### Challenge:
Extract the text of every entry below word for word, leaving the pictures out.

#### Given information ####

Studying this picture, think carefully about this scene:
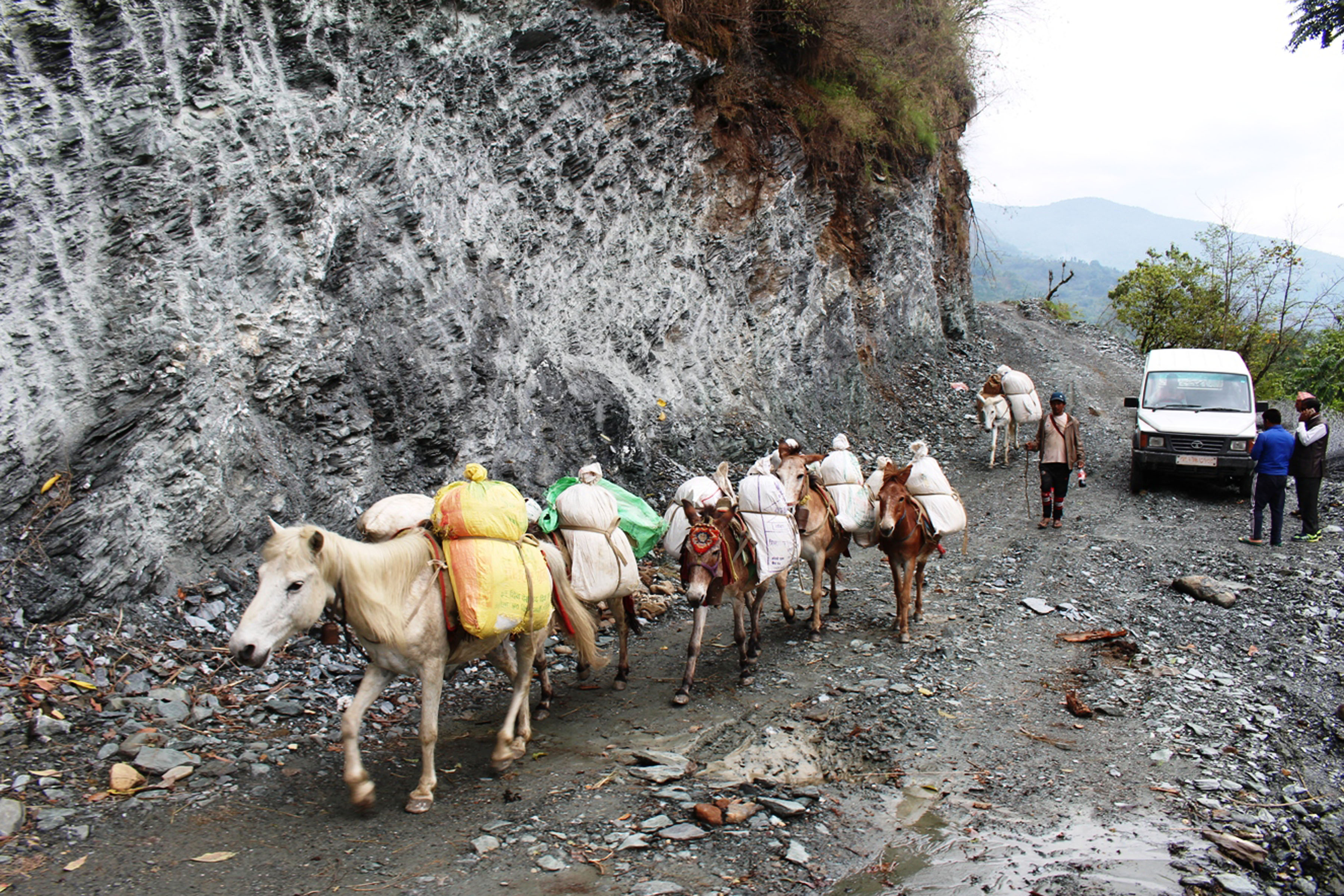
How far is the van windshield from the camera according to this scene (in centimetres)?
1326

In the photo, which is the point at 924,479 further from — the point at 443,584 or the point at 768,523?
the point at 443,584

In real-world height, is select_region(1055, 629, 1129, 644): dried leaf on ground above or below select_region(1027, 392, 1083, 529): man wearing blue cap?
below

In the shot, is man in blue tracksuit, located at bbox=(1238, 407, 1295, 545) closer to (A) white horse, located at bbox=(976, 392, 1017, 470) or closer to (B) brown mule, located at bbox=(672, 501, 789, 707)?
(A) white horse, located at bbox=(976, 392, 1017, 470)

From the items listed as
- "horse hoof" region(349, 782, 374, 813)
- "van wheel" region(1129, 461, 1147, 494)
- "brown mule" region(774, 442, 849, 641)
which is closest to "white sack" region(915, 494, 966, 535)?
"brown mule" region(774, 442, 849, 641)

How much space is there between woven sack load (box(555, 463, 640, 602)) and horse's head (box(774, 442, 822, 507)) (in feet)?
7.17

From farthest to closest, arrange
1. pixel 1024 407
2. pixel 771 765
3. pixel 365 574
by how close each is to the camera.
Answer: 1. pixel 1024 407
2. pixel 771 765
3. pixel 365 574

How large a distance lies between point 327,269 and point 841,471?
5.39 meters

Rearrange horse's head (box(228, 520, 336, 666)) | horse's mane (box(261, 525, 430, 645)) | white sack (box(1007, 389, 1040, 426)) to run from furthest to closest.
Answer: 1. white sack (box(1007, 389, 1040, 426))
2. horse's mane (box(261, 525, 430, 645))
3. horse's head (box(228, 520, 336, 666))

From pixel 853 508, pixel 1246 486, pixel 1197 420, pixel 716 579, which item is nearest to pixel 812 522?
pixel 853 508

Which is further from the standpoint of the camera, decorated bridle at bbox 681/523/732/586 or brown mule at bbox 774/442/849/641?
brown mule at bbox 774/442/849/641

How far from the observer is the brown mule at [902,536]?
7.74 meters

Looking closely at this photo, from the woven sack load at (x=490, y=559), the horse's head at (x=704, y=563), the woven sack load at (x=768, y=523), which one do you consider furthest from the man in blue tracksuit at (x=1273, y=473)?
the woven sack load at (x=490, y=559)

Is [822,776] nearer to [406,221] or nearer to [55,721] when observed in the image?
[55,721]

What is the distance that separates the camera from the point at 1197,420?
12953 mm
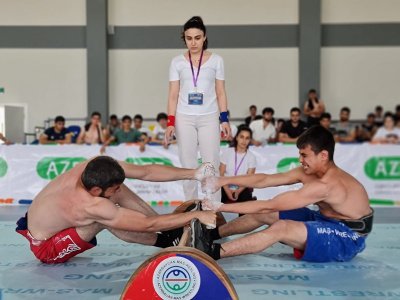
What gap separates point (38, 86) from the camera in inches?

####

### Answer:
Studying this picture, think carefully about this scene:
How far is the van windshield from the camera according to this scene (in centimetres)?
1326

In the photo, which is the point at 924,479 further from — the point at 443,584 or the point at 768,523?
the point at 443,584

In real-world height, is select_region(1055, 629, 1129, 644): dried leaf on ground above or below select_region(1027, 392, 1083, 529): man wearing blue cap?
below

In the shot, is man in blue tracksuit, located at bbox=(1238, 407, 1295, 545) closer to (A) white horse, located at bbox=(976, 392, 1017, 470) or closer to (B) brown mule, located at bbox=(672, 501, 789, 707)?
(A) white horse, located at bbox=(976, 392, 1017, 470)

From the items listed as
- "horse hoof" region(349, 782, 374, 813)
- "van wheel" region(1129, 461, 1147, 494)
- "brown mule" region(774, 442, 849, 641)
which is closest to "white sack" region(915, 494, 966, 535)?
"brown mule" region(774, 442, 849, 641)

How much space is there between woven sack load (box(555, 463, 640, 602)) and horse's head (box(774, 442, 822, 507)) (in feet)?
7.17

From farthest to closest, arrange
1. pixel 1024 407
2. pixel 771 765
3. pixel 365 574
by how close each is to the camera.
Answer: 1. pixel 1024 407
2. pixel 771 765
3. pixel 365 574

How large a distance lies between point 327,269 and point 841,471?
5.39 meters

Rearrange horse's head (box(228, 520, 336, 666)) | horse's mane (box(261, 525, 430, 645)) | white sack (box(1007, 389, 1040, 426)) to run from furthest to closest.
Answer: 1. white sack (box(1007, 389, 1040, 426))
2. horse's mane (box(261, 525, 430, 645))
3. horse's head (box(228, 520, 336, 666))

From pixel 853 508, pixel 1246 486, pixel 1197 420, pixel 716 579, which item is nearest to pixel 812 522?
pixel 853 508

Which is further from the standpoint of the camera, decorated bridle at bbox 681/523/732/586 or brown mule at bbox 774/442/849/641?
brown mule at bbox 774/442/849/641

How far from the observer is the brown mule at [902,536]?
7.74 meters

Looking closely at this photo, from the woven sack load at (x=490, y=559), the horse's head at (x=704, y=563), the woven sack load at (x=768, y=523), which one do you consider furthest from the man in blue tracksuit at (x=1273, y=473)?
the woven sack load at (x=490, y=559)

Is [822,776] nearer to [406,221] or nearer to [55,721] when observed in the image?
[55,721]

What is the distance that separates the camera from the point at 1197,420?
12953 mm
What gap separates point (38, 86) from the camera in inches?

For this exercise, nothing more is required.